Perhaps a more complete answer is that WSN can and should
compose with WS-Security, and this will handle some cases. However,
it's not realistic or even feasible to require that all such
scenarios involve WS-security.
The usual (but not sole) justification for double opt-in is email.
There may well be value in a random consumer (in the commercial sense)
authorizing a bot to find interesting things to subscribe to. In this
case,
- The consumer signs up for a bot service on a secure web page. As
of this writing, that consumer can't be expected to have any
significant kind of security setup beyond being able to use HTTPS
through a browser.
- The bot goes off and looks for stuff to subscribe to. Ideally
before too long, at least some of this will be managed via WSN. That
is, the bot will find a NotificationProducer and set it a Subscribe
message with the consumer's email as consumer ERP.
- Even if the NotificationProducer only talks to trusted bots with
the right tokens, the consumer may not be interested in everything the
bot finds -- even if the consumer knows and trusts the producer. Nor
can the consumer lock down subscription up front: the whole point is
that the consumer does not know in advance what subscriptions it wants.

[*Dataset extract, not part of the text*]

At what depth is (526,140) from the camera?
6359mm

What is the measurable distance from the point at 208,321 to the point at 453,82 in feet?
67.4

- It's also conceivable that an NP may not want to
restrict access to known subscribers (bot or not). It may want to get
as many subscriptions as possible and welcome all comers. This case is
particularly open to abuse, but must be supportable -- it already
exists, and is already kept under control through double-opt-in.
- In any case, double-opt-in allows the producer to find out
whether the consumer is interested before opening up the pipe.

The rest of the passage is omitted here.